Given this analysis, what shall we do?

The first and most basic thing is to be aware of the looping. This means that you shift your perspective outside of the reflex-like reactivity to notice that (a) bad things have happened that give rise to (b) bad feelings, and then (c) there is a negative reaction to both in some way. If you see this pattern and apply this model, then there is the potential for awareness that continuing on this path is basically a ticket into a cul-de-sac of negativity.

The second step is to learn how to break the cycle and put a basement on the negativity. I developed an integrated approach to psychological mindfulness for this process called CALM-MO (see here for a quick video presentation). It is an acronym that encapsulates core principles that diffuse and reverse the triple-negative neurotic looping cycle. The “MO” stands for Meta-cognitive Observer. This is the part that steps outside of the stream of reactivity and develops a reflective and response stance.
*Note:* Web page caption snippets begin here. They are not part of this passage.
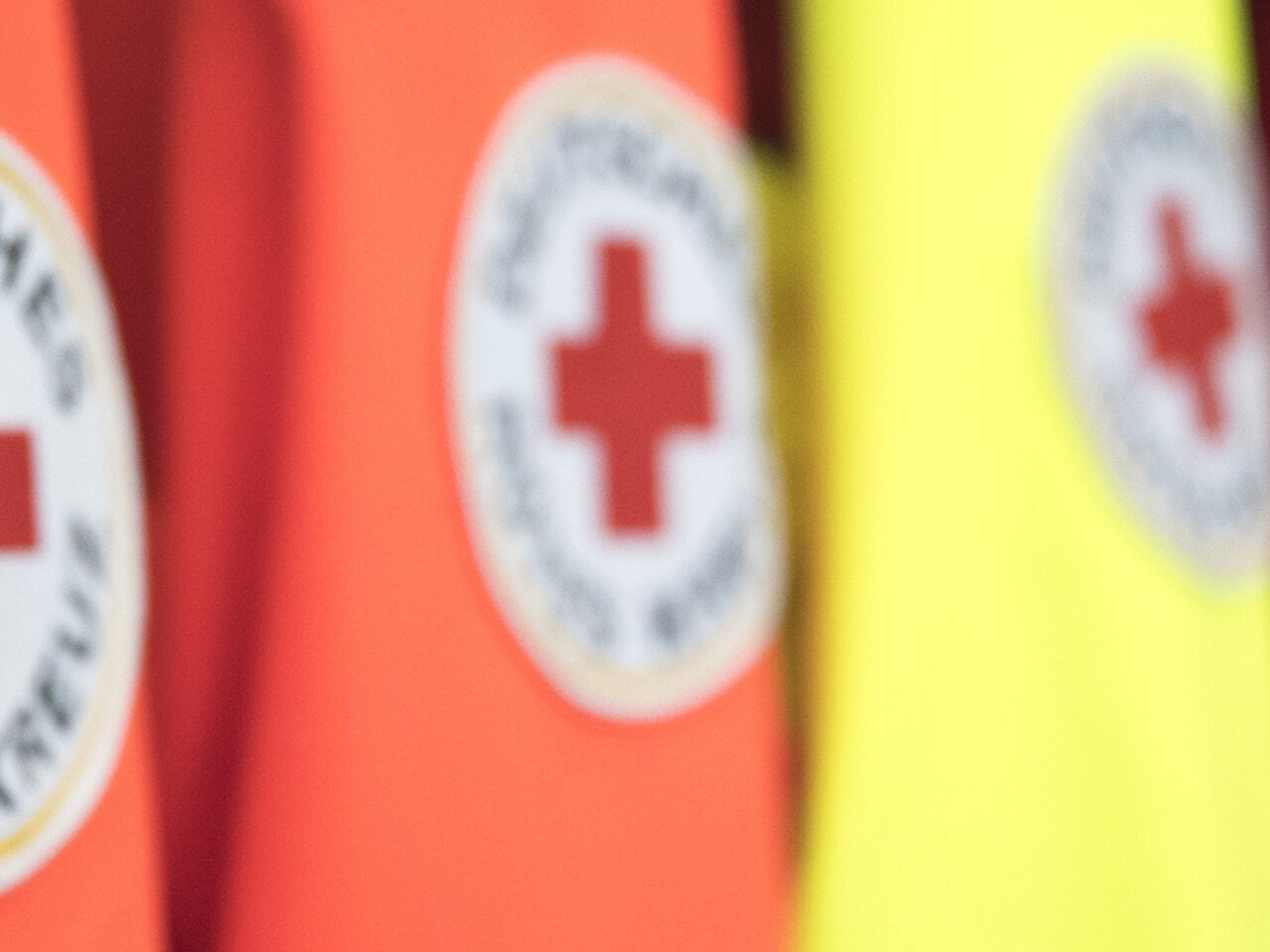 Foto: DRK-Logo auf Einsatzjacken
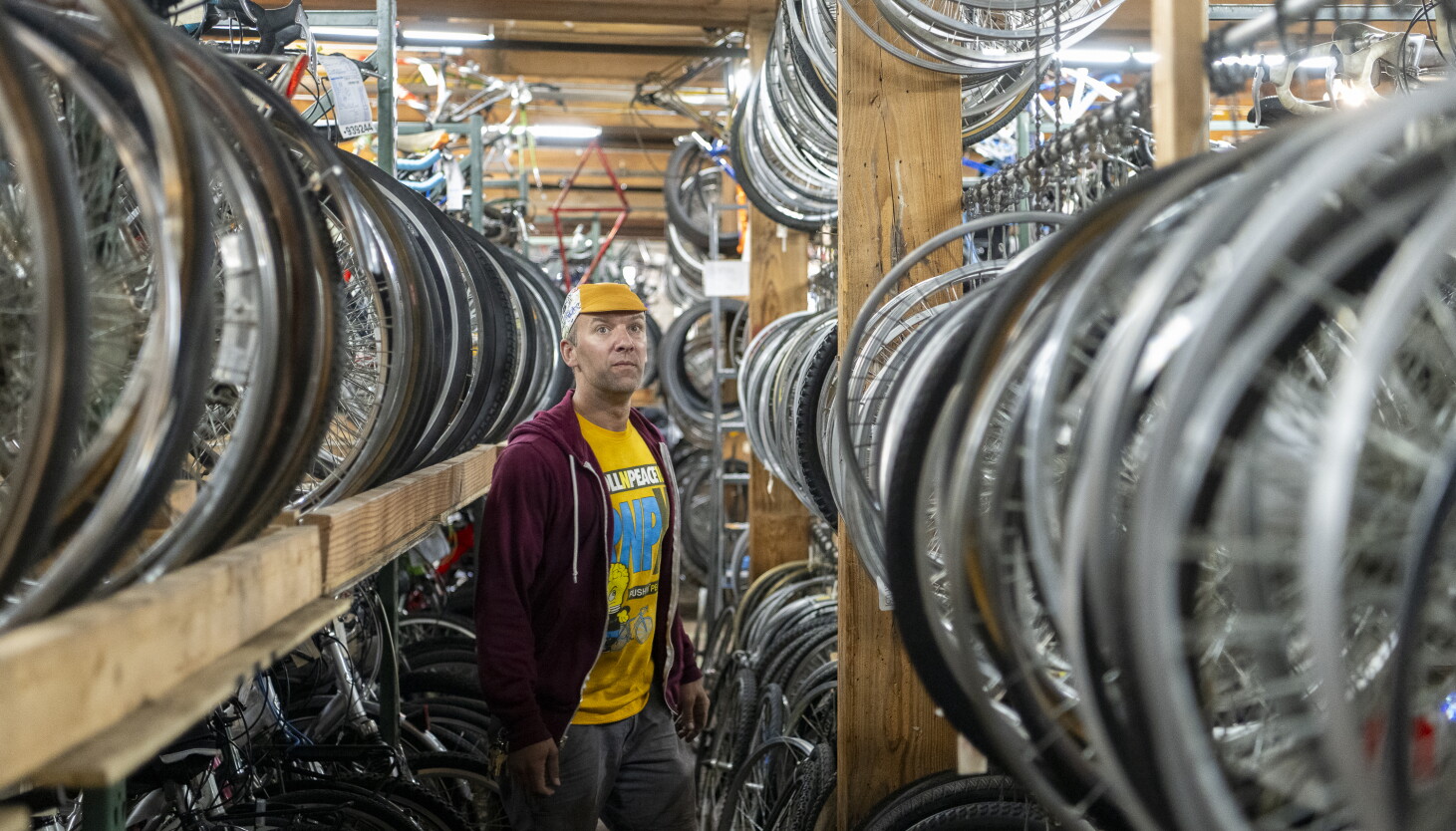 Working Bikes fixes broken bicycles to donate to developing countries. Working Bikes fixes broken bicycles to donate to developing countries.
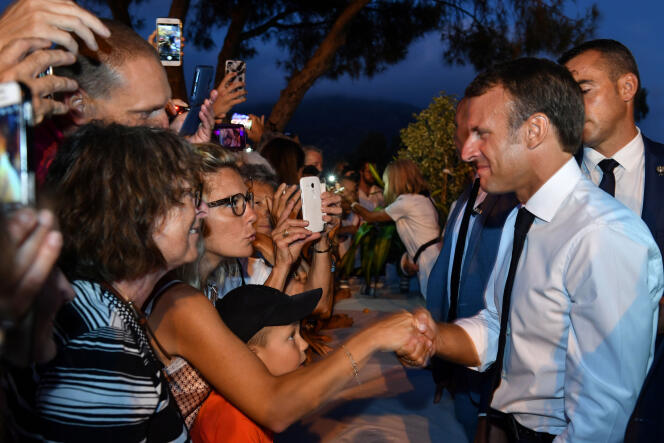 Emmanuel Macron lors d’un bain de foule à Bormes-les-Mimosas (Var), le 17 août.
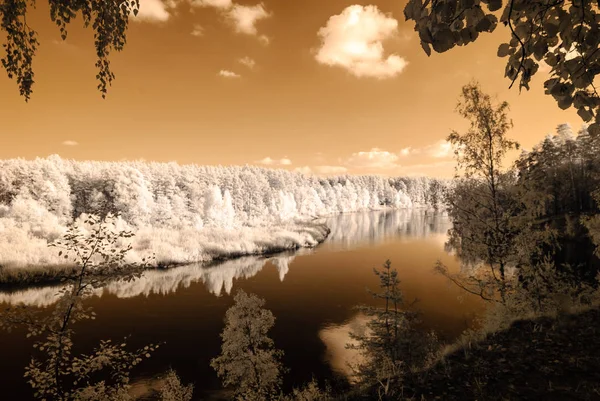 Valmiera Letonya Gauja nehir tarafından turist iz. sonbahar c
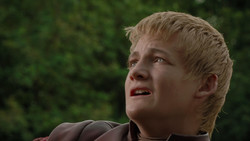 extant_GameOfThrones_1x02-TheKingsroad_4890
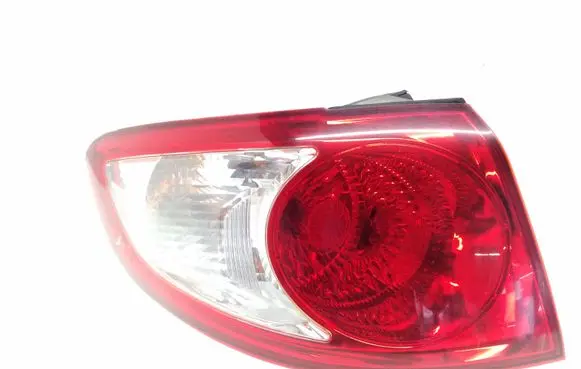 Hyundai Santa Fe Rear/tail lights 924022B000
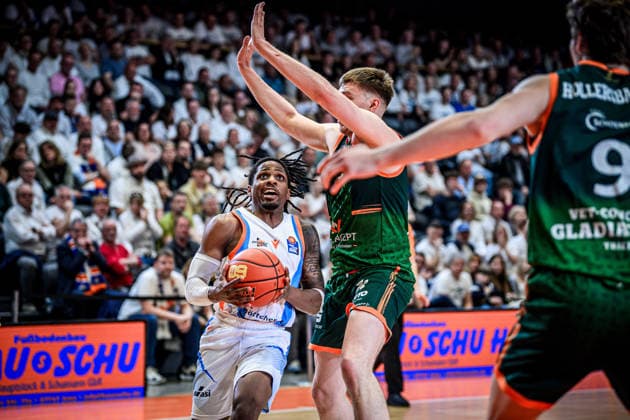 easycredit BBL Basketball Bundesliga 2025 2026 31. Spieltag 25.04.2026 Science City Jena vs VET-CONCEPT Gladiators Trier v.li. Uchenna Iroegbu (Jena) am Ball gegen Marten Linßen (Trier) Sparkassen Arena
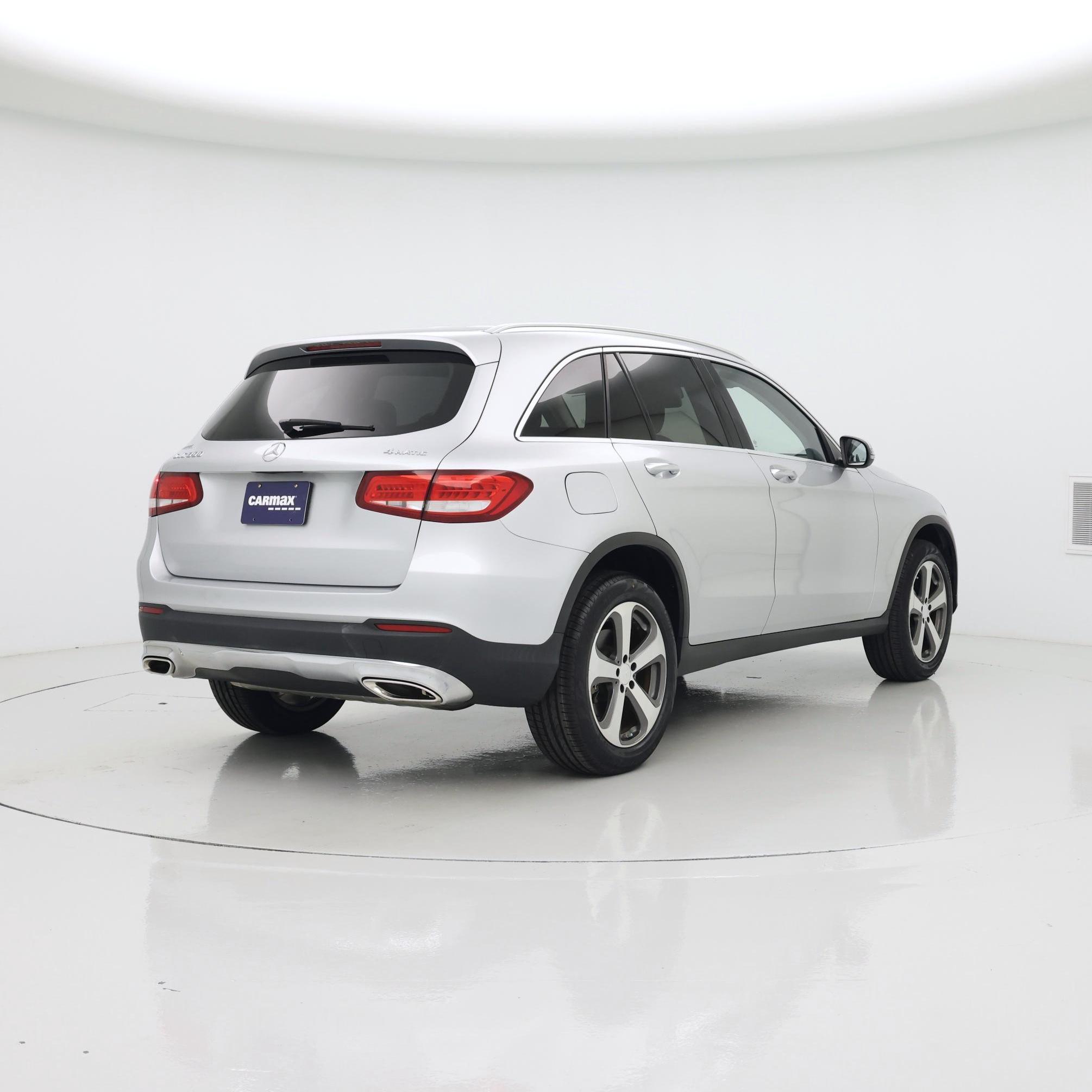 Thumbnail: 2016 Mercedes-Benz GLC - 8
The CALM has obvious meanings, but it is enriched when one internalizes the acronym that “C” stands for curiosity and wonderment, “A” stands for acceptance and distress tolerance, “L” stands for a loving, compassionate attitude toward self and others, and “M” stands for motivated toward valued states of being in the short and long term. The skillful employment of a CALM-MO as one’s modus operandi results in the interruption and diffusion of neurotic looping.
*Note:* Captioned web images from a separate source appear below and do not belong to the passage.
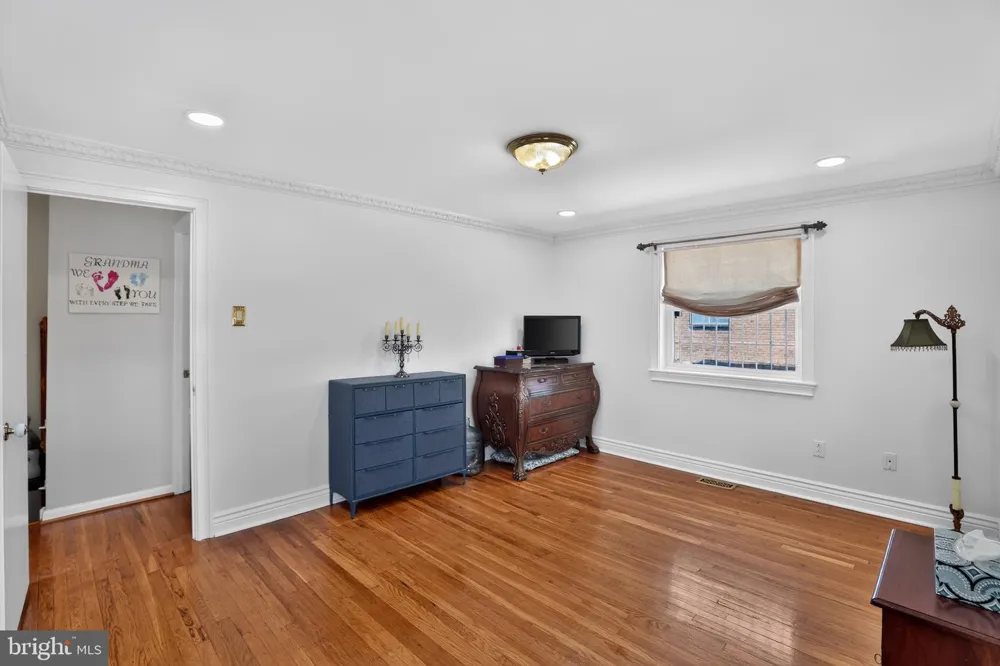 866 MARSHALL STREET Philadelphia, PA 19123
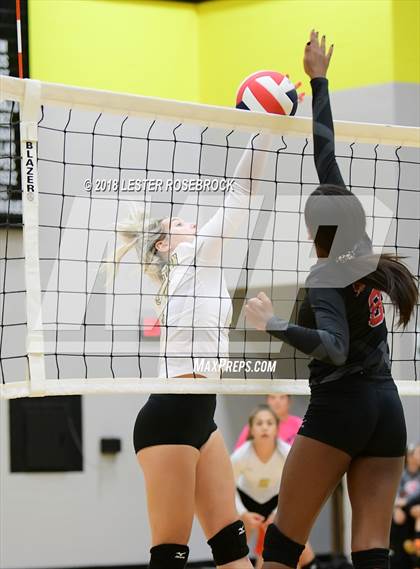 Thumbnail 1 in Palacios @ Yorktown (Yorktown South Texas Showdown) photogallery.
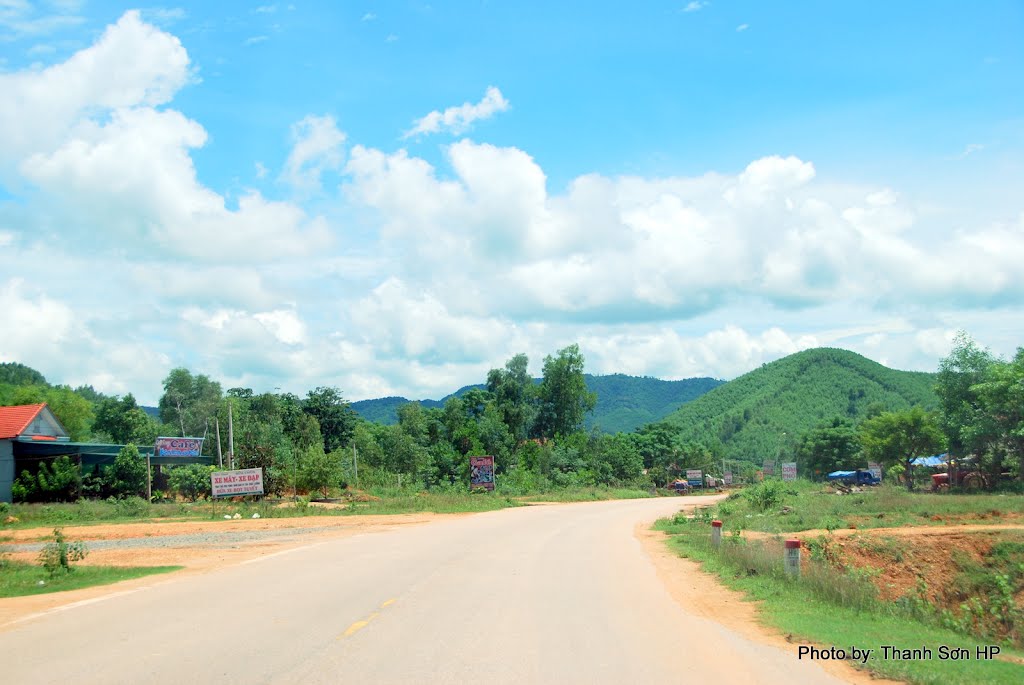 Phong cảnh ven đường HCM, địa phận Thái Hòa, Nghĩa Đàn, Nghệ An by Nguyễn Thanh Sơn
The third step is learning to channel more adaptive, optimal responses. This blog describes how to think of the human psyche as a layered system across time and development. The four layers it lays out are: 1) the body (e.g., energy, feelings, bodily stance, health, safety); 2) the heart (e.g., attachment, relationships, being known and valued); 3) the mind (e.g., thinking, deliberating, justifying); and 4) the spirit (i.e., the trans-egoic existential values, meaning and purpose).

Whereas triple-negative neurotic loops result in people being “all tangled up inside,” there are virtuous cycles of connection, efficacy, and growth that do the reverse. These occur when individuals, dyads, and systems are able to flexibly and adaptively cohere, integrate, and move toward valued states of being. How does one achieve this? This answer is complex.

That this is a complex process is not a bad thing, as you are a complex adaptive system. The key is to know that you have the potential and that triple-negative neurotic looping is not the way.